QUICK INSTALL
-------------

If you want to install SELinux with a minimum of hassle, you can
follow these quick install instructions.  If you have a problem with
this quick install or you want to understand the installation
procedure thoroughly, then skip down to the BUILDING and INSTALLING
sections below for step-by-step instructions.

1) Make sure that you have a copy of the LSM-patched 2.4 kernel sources in
../lsm-2.4 or the LSM-patched 2.5 kernel sources in ../lsm-2.5.

2) Edit policy/users for your users.
This file defines each user recognized by the system security policy.
It specifies the authorized roles for each user.  Be sure to authorize
at least one user for the system administrator role (sysadm_r).  Other
users can be limited to the ordinary user role (user_r).  Remove the
example users provided in the distributed users file (jadmin and
jdoe).

3) Edit the default_context and cron_context files in utils/appconfig
for your users.  These files define default security contexts for user
login or ssh sessions and for user cron jobs.  A security context has
the syntax user:role:domain or user:role:type,
e.g. root:sysadm_r:sysadm_t or root:user_r:user_t.  Remove the example
users (jadmin and jdoe).  Be sure to leave the system_u user unchanged
in the cron_context file - this is needed for system cron jobs.  More
detail about these files is in the step-by-step instructions.

4) Edit setfiles/file_contexts for your site.  Check the pathnames
against your file system layout.  Some of the pathnames found in
policy/file_contexts may not correspond to actual pathnames that exist
on your system.  You may wish to remove these non-existent pathnames
from this file, but no harm is done by leaving them.

5) Ensure that your current configuration is not set up to run an X
Display Manager (xdm, gdm, kdm).  The default runlevel specified in
/etc/inittab should be runlevel 3 (Full multiuser mode), not runlevel
5 (X11).  If you want to run X via startx after a normal login, then
edit policy/domains/program/xserver.te and uncomment the lines
preceded by "# Commented out by default".  If you want to run gdm,
you will need a modified gdm program.  More information about
using an X server or gdm with SELinux is in step 4 of the step-by-step
INSTALLING instructions below.

6) If you are running RH7.1 rather than RH7.2, then first edit the
utils/Makefile, commenting out the LOGROTATE_VER definition for RH7.2 
and uncommenting the corresponding definition for RH7.1.

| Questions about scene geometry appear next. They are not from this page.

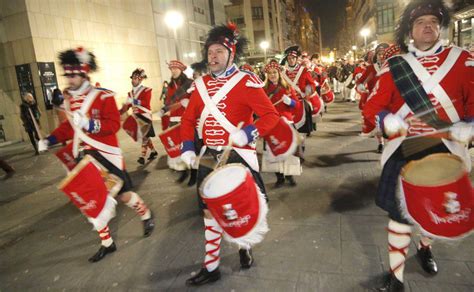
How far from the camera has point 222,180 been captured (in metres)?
2.37

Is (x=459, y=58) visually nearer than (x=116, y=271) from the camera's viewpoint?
Yes

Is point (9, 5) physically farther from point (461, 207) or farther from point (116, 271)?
point (461, 207)

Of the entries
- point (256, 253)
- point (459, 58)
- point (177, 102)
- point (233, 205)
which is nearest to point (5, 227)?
point (177, 102)

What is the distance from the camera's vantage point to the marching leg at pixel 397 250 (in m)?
2.53

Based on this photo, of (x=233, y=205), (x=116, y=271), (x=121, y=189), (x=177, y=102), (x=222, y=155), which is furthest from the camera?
(x=177, y=102)

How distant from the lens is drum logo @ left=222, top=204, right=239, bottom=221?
7.40ft

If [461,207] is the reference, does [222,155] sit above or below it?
above

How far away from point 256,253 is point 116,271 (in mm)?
1368

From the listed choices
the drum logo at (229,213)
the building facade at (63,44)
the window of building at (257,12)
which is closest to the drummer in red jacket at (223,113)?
the drum logo at (229,213)

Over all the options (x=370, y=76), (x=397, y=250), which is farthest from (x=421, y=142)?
(x=370, y=76)

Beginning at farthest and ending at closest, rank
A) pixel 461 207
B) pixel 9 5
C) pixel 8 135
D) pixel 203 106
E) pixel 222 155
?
pixel 8 135
pixel 9 5
pixel 203 106
pixel 222 155
pixel 461 207

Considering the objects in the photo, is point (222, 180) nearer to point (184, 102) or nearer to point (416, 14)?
point (416, 14)

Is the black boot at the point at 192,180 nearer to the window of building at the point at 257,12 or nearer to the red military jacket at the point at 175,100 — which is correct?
the red military jacket at the point at 175,100

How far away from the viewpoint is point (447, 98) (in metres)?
2.34
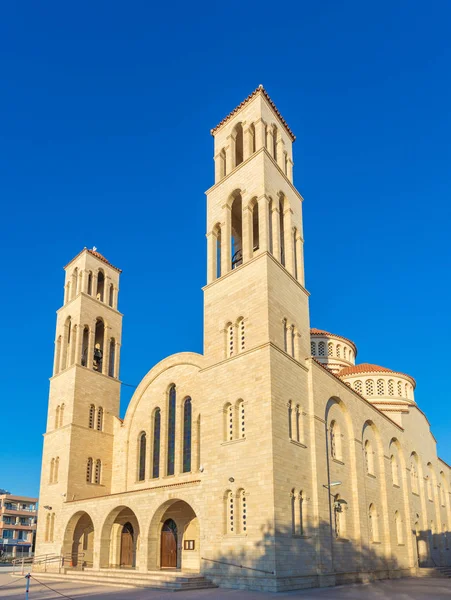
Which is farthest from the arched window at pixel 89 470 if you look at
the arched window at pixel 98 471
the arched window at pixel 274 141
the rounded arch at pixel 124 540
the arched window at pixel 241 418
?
the arched window at pixel 274 141

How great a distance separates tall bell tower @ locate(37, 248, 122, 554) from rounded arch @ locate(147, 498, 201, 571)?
678 cm

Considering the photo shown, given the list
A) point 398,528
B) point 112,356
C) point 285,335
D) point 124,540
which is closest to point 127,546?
point 124,540

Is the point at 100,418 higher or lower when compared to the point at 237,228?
lower

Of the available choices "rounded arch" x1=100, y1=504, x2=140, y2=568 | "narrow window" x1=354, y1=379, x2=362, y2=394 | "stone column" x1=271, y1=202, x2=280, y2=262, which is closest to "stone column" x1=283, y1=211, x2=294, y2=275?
"stone column" x1=271, y1=202, x2=280, y2=262

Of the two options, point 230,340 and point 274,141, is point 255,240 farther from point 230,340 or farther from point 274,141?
point 230,340

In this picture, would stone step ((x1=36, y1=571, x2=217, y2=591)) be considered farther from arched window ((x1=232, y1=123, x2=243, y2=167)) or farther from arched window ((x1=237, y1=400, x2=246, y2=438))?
arched window ((x1=232, y1=123, x2=243, y2=167))

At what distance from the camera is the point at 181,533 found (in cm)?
2670

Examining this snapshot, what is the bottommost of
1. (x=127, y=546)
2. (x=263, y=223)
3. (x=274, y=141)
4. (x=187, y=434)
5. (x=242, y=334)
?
(x=127, y=546)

7) Perform the quick install:
   su
   make quickinstall (or make quickinstall LSMVER=-2.5)

   When the kernel configuration menu is displayed, configure the
   kernel for your hardware as appropriate.  In particular, be sure
   that the processor type is set correctly and that the driver for your 
   network card is enabled.  If you are using ext3 filesystems, be sure
   to enable the ext3 filesystem support.  Also, the following options should 
   be set by default from the patched defconfig file:  
	Networking Options -
	   Network Packet Filtering
	Security Options -
	   Capabilities Support
	   IP Networking Support
	   NSA SELinux Support
	   NSA SELinux Development Module

    If you want to experiment with the labeled networking support, then
    you should also enable the following Security Options:
	   Labeled IP Networking Support
	   CIPSO/FIPS188 IP Options
    However, keep in mind that this support is still considered experimental.

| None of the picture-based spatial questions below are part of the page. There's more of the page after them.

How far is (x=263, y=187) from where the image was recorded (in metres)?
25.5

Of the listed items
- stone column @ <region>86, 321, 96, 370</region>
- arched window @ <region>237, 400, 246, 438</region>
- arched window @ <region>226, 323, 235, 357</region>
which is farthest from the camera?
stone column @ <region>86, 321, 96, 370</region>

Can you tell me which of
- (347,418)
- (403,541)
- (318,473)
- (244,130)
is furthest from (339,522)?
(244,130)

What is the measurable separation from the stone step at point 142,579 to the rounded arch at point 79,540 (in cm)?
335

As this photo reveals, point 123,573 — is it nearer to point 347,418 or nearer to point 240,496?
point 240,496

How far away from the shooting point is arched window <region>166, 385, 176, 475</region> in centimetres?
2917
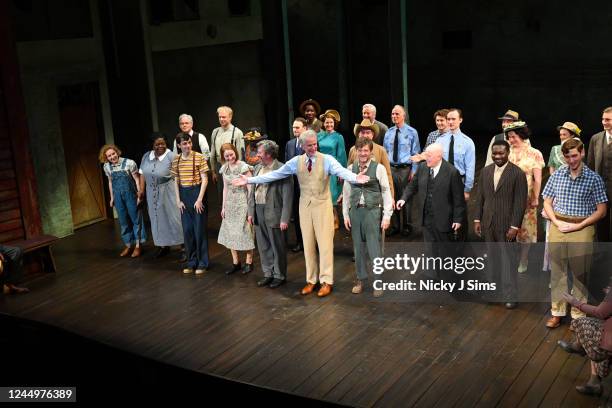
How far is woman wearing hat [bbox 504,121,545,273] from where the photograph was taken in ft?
24.3

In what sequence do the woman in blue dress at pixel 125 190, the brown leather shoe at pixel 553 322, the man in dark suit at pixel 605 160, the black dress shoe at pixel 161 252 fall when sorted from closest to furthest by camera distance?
1. the brown leather shoe at pixel 553 322
2. the man in dark suit at pixel 605 160
3. the woman in blue dress at pixel 125 190
4. the black dress shoe at pixel 161 252

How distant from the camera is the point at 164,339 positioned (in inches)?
278

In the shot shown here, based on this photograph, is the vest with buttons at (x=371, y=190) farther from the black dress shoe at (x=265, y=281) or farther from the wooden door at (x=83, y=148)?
the wooden door at (x=83, y=148)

8) Go to step 13 of the step-by-step INSTALLING instructions below.


STEP-BY-STEP BUILDING AND INSTALLING
------------------------------------

BUILDING
--------

You must have a copy of the LSM-patched 2.4 kernel sources in ../lsm
or the LSM-patched 2.5 kernel sources in ../lsm-2.5.  
First, apply a patch to these sources as follows:
    cd module
    make insert (or make insert LSMVER=-2.5)
	(This will patch arch/i386/defconfig to provide appropriate
	 default Security option settings, and it will patch
         the top-level Makefile to use the -selinux suffix.)

Now, you can build the SELinux kernel:
    cd ../../lsm-2.4 (or cd ../../lsm-2.5)
    make menuconfig 
	(Configure for your hardware as appropriate.
	 In particular, be sure that the processor type is set correctly 
	 and that the driver for your network card is enabled.  If you
	 are using ext3 filesystems, be sure to enable ext3 filesystem
	 support.  Also, the following options should be set by default 
	 from the patched defconfig file:  
		Networking Options -
		   Network Packet Filtering
		Security Options -
		   Capabilities Support
		   IP Networking Support
		   NSA SELinux Support
		   NSA SELinux Development Module
	 If you want to experiment with the labeled networking support, then
	 you should also enable the following Security Options:
		   Labeled IP Networking Support
		   CIPSO/FIPS188 IP Options
	 However, keep in mind that this support is still considered experimental.)
    make dep
    make
    make modules

INSTALLING
----------

1) Install the SELinux kernel in the usual manner, e.g.:
    su
    cd ../lsm-2.4 (or cd ../lsm-2.5)
    make install
    make modules_install
    cd ../selinux

2) Install the support files from the SELinux module used to build the
remaining components:
   su
   cd module
   make install (or make install LSMVER=-2.5)
   cd ..

3) Edit policy/users for your users.

This file defines each user recognized by the system security policy.
It specifies the authorized roles for each user.  Be sure to authorize
at least one user for the system administrator role (sysadm_r).  Other
users can be limited to the ordinary user role (user_r).  Remove the
example users provided in the distributed users file (jadmin and
jdoe).

4) Ensure that your current configuration is not set up to run an X
Display Manager (xdm, gdm, kdm).  The default runlevel specified in
/etc/inittab should be runlevel 3 (Full multiuser mode), not runlevel
5 (X11).  We do not provide a modified xdm/gdm/kdm to set the security
context for the user session, although there is an experimental patch
for gdm by a user of SELinux (discussed further below).  Consequently,
you should not enable an X Display Manager when running SELinux.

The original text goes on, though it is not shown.